■ ARTICLE
......
The University of Richmond's $1.7 billion endowment is projected to lose more than $230 million this year, nearly $80 million of which could evaporate this quarter alone, combining for a possible 13 percent total loss this year, university officials said.
Between Dec. 31, 2007, and September of this year, the endowment had decreased by $150 million, according to Herb Peterson, vice president for business and finance. Combined with an expected $80 million or 5 percent loss this quarter, the endowment could lose nearly 13 percent of its total value during the year 2008. That's enough money to pay for every student at Richmond to attend for a year at full tuition, with money to spare.
Because the endowment is actively invested in the stock market, significant losses have been expected during the global financial crisis. The past few weeks have brought a steady flow of bad news from Wall Street and the broader U.S. economy as job losses mount and frozen credit markets continue to create uncertainty through the global financial markets.
......
■ DATA
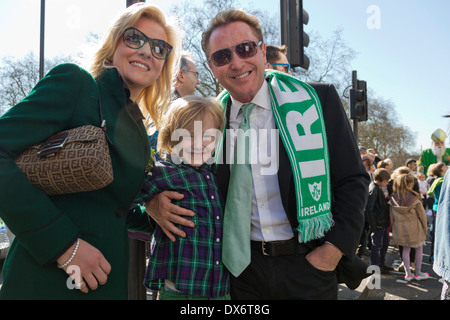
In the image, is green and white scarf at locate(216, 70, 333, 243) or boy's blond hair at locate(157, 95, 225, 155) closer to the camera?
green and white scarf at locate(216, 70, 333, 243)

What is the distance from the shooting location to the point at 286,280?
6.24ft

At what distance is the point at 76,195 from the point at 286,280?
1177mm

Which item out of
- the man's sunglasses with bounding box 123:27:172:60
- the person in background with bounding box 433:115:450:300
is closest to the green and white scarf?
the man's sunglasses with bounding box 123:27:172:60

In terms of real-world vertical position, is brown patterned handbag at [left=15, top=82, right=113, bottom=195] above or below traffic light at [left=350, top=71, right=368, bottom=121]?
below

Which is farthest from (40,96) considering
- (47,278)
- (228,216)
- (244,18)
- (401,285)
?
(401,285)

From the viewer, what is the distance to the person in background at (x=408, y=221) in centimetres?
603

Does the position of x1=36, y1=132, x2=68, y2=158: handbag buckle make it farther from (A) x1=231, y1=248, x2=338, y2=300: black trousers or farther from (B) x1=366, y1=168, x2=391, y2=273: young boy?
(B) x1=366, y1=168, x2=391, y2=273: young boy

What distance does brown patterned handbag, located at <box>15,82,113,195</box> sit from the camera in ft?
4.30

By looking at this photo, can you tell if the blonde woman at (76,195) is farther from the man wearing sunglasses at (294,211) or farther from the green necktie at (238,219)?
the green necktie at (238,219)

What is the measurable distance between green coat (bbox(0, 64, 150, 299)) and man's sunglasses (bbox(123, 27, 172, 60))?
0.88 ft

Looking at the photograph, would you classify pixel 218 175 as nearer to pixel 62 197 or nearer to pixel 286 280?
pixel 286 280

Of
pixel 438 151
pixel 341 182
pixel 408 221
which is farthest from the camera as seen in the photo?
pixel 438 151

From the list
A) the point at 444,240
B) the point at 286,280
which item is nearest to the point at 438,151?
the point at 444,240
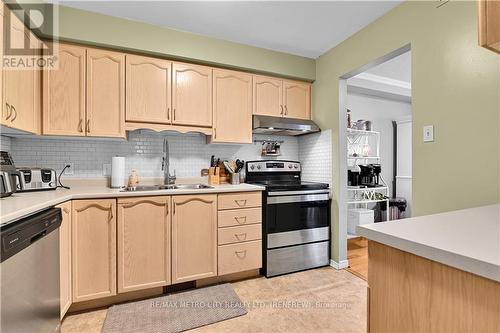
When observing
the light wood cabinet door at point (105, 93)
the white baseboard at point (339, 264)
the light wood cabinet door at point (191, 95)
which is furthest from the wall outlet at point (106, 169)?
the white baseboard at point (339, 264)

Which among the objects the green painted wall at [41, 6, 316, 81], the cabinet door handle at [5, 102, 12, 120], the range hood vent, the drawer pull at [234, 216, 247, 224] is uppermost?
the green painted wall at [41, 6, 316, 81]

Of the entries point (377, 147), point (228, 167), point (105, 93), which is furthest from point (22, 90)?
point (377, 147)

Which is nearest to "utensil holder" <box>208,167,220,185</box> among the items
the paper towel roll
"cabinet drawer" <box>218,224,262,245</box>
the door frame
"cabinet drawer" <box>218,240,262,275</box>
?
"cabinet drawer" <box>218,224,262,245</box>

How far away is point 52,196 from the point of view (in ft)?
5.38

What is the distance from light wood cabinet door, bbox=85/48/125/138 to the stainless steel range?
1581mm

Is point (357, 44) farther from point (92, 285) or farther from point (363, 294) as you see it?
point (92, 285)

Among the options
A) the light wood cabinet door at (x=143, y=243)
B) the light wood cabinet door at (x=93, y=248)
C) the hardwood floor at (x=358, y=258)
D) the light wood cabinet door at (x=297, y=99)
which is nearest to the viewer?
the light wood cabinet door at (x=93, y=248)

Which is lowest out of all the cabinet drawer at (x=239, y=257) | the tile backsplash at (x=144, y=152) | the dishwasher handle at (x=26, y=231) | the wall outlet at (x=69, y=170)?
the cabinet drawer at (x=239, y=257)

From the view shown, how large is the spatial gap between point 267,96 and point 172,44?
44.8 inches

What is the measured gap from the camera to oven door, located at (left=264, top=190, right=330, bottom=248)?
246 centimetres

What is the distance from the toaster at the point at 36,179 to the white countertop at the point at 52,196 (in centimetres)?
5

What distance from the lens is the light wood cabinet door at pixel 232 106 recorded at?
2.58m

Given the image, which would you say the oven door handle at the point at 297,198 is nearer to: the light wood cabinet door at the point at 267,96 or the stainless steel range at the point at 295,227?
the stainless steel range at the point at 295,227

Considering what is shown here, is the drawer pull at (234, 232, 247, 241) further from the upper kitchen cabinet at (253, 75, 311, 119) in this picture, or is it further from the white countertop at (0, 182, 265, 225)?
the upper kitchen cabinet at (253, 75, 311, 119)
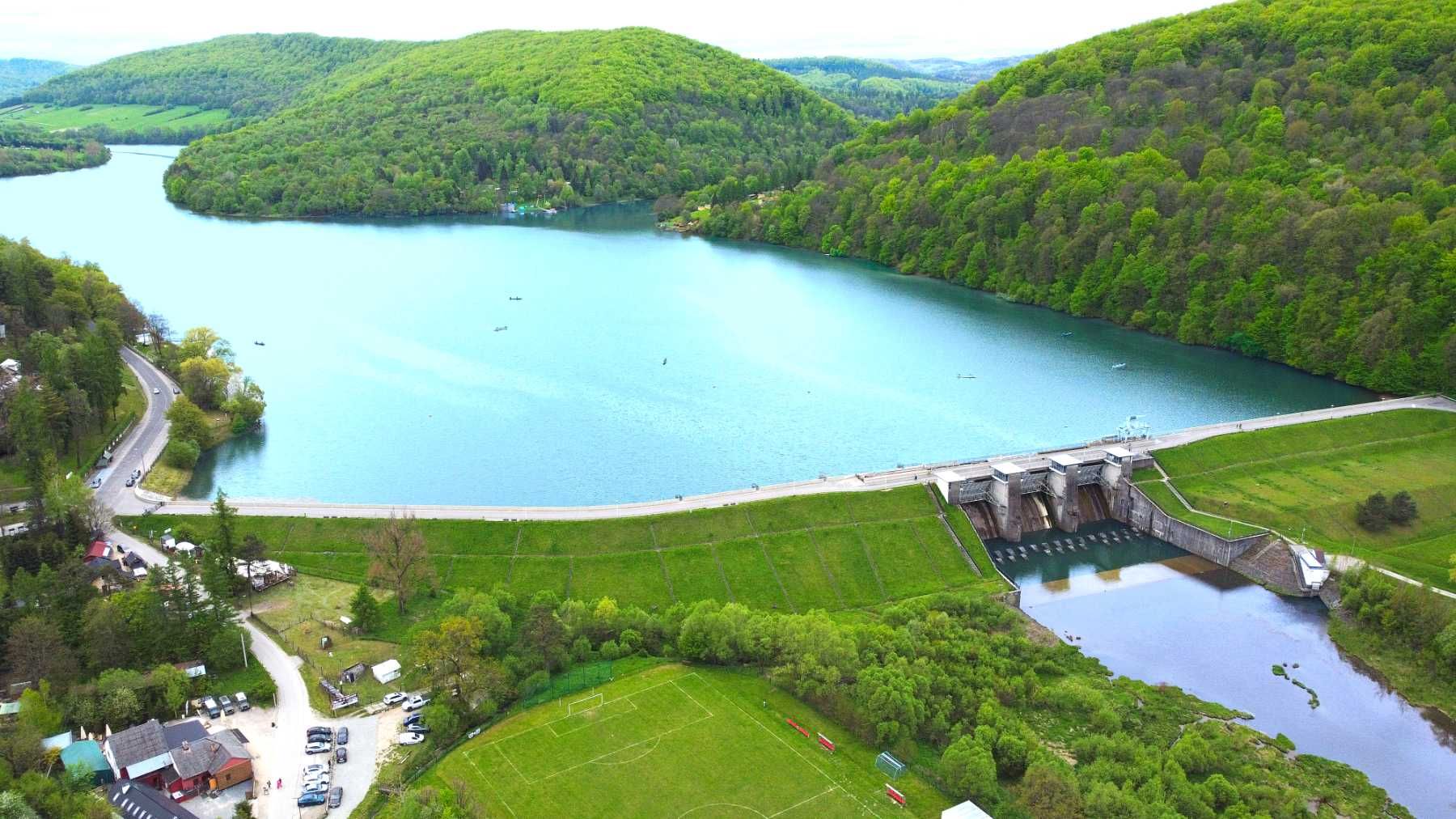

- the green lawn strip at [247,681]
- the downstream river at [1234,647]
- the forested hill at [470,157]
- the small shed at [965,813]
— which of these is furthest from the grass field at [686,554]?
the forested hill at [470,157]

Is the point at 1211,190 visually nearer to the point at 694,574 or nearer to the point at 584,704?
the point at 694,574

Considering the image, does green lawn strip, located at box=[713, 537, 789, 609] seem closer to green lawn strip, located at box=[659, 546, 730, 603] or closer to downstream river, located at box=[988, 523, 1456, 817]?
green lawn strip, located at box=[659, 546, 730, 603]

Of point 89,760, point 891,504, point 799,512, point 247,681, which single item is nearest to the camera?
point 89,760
......
Please copy out the full article on the University of Richmond endowment, word for word.

■ IN RESPONSE
The University of Richmond's $1.7 billion endowment is projected to lose more than $230 million this year, nearly $80 million of which could evaporate this quarter alone, combining for a possible 13 percent total loss this year, university officials said.
Between Dec. 31, 2007, and September of this year, the endowment had decreased by $150 million, according to Herb Peterson, vice president for business and finance. Combined with an expected $80 million or 5 percent loss this quarter, the endowment could lose nearly 13 percent of its total value during the year 2008. That's enough money to pay for every student at Richmond to attend for a year at full tuition, with money to spare.
Because the endowment is actively invested in the stock market, significant losses have been expected during the global financial crisis. The past few weeks have brought a steady flow of bad news from Wall Street and the broader U.S. economy as job losses mount and frozen credit markets continue to create uncertainty through the global financial markets.